RuC nanosheet as a promising biosensing material for detecting the aromatic amino acids: a DFT study

Abstract

Density functional theory (DFT) calculations were performed to examine the potential of the RuC nanosheet as a biosensor towards the aromatic amino acids (AAA; tryptophan (TRP), histidine (HIS), tyrosine (TYR), and phenylalanine (PHE)). The AAA molecules were placed vertically and horizontally with respect to the RuC surface and then subjected to geometrical relaxation.
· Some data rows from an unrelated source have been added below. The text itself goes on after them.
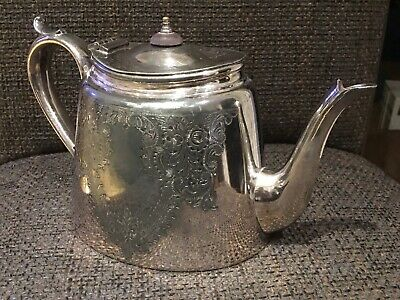 Silver Plated Teapot Britannia Metal C.1850 Chased Pattern(Box P)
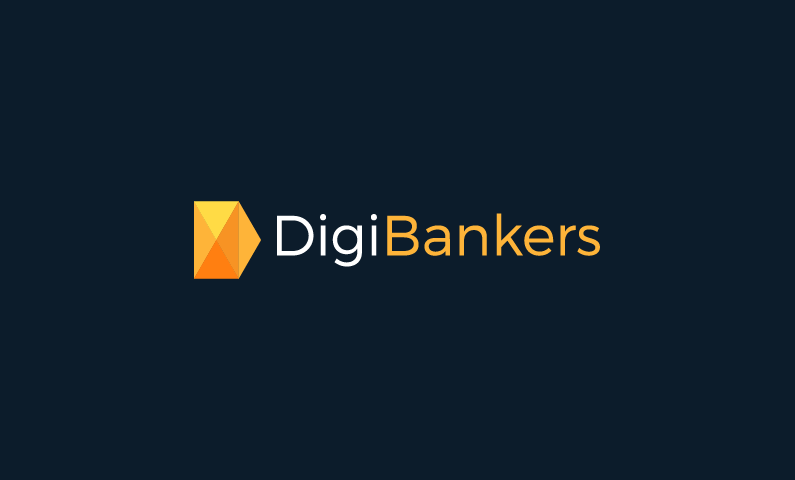 Digibankers - Loans business name for sale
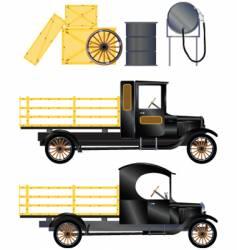 Work truck vector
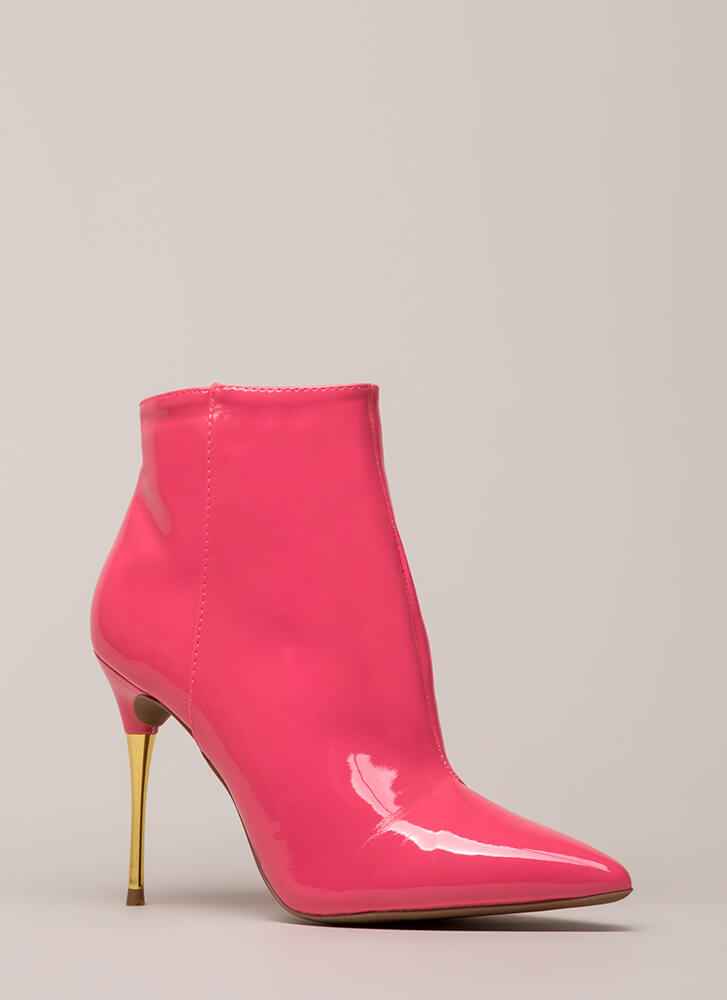 Stick Shift Pointy Faux Patent Booties CANDYPINK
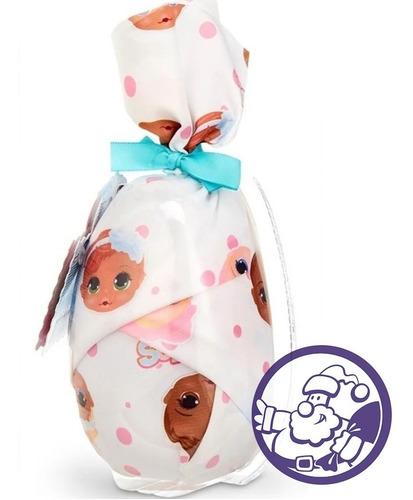 Imagen 1 de 5 de Baby Born Surprise Surtido Coleccionable 916717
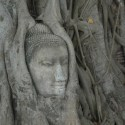 ayutthaya-temples-19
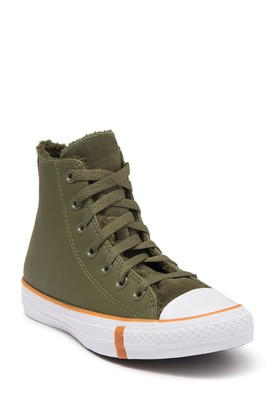 Converse Chuck Taylor All Star High-Top Leather Sneaker (Unisex)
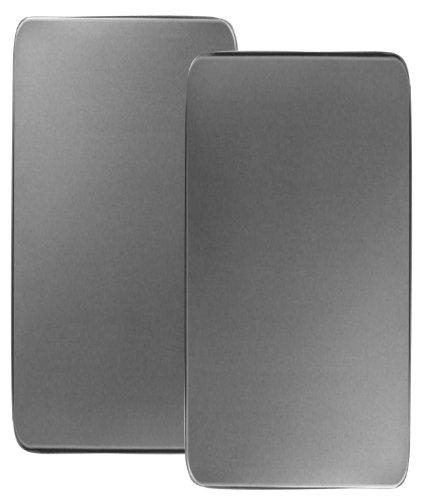 Reston Lloyd Corelle Coordinates Rectangular Burner Cover, Stainless Steel, Set Of 2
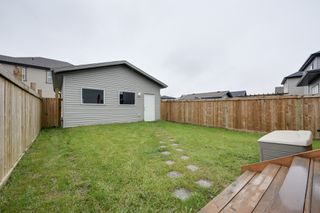 Photo 28: 732 Secord Boulevard: Edmonton House for sale : MLS®# E4128935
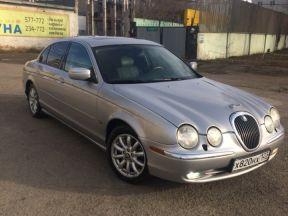 Jaguar S-type, 2000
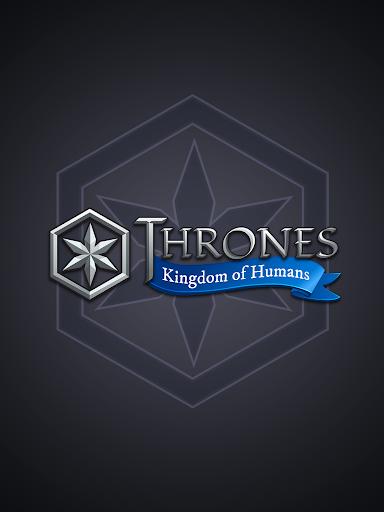 Thrones: Kingdom of Humans 1.0.1 screenshots 10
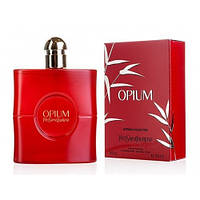 Yves Saint Laurent Opium Rouge Fatal 90ml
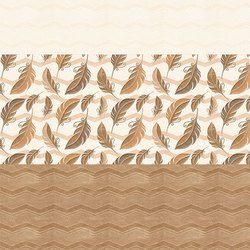 7004 Digital Wall Tiles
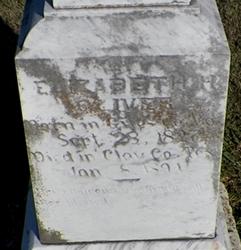 Elizabeth H Oliver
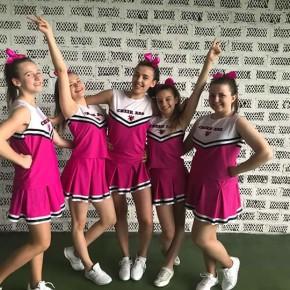 Międzynarodowy Turniej Cheerleaders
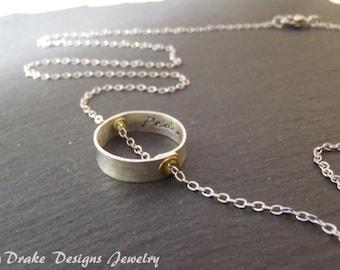 Inspiration inner peace Yoga inspirational jewelry karma necklace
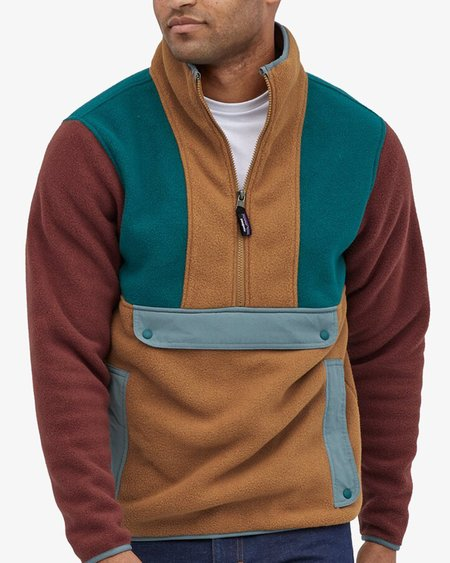 Patagonia Chaqueta Ms Synch Anorak jacket  - Bear Brown BRBN
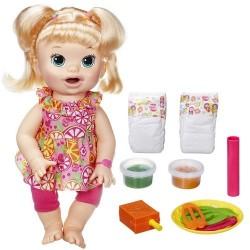 Boneca Baby Alive Loira Comilona Hasbro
According to the geometry relaxation results, it was found that all AAA molecules preferred to be adsorbed on the RuC surface in a horizontal configuration rather than a vertical one, except the HIS molecule, which desired to be vertically adsorbed on the RuC nanosheet. From the energy manifestations, the adsorption process within the TRP⋯RuC complexes had the greatest desired negative adsorption energy (E_ads), followed by HIS⋯, TYR⋯, and then PHE⋯RuC complexes (E_ads = −40.22, −36.54, −23.95, and −16.62 kcal mol⁻¹, respectively). As indicated by the FMO data, changes in the E_HOMO, E_LUMO, and E_gap values of the RuC nanosheet following the adsorption process demonstrated the capacity of the RuC nanosheet to adsorb the AAA molecules. The outcomes of Bader charge transfer revealed that the RuC nanosheet had the ability to donate electrons to the AAA molecules during the adsorption process, supported by the positive Q_t values. Consistent with the E_ads conclusions, the TRP⋯RuC complexes had the largest Q_t values, indicating the potential affinity of the RuC nanosheet to adsorb the TRP molecule. Following the adsorption of AAA molecules on the RuC nanosheet, new peaks and bands were discovered based on the DOS and the band structure plots, respectively, revealing the validity of the adsorption process. Additionally, the current adsorption findings on the RuC nanosheet were compared to those on the graphene (GN) nanosheet. The outcomes of the comparison demonstrated the outperformance of the RuC nanosheet over the GN nanosheet in adsorbing the AAA molecules. These outcomes provide a solid foundation for further research on the RuC nanosheets to detect small biomolecules.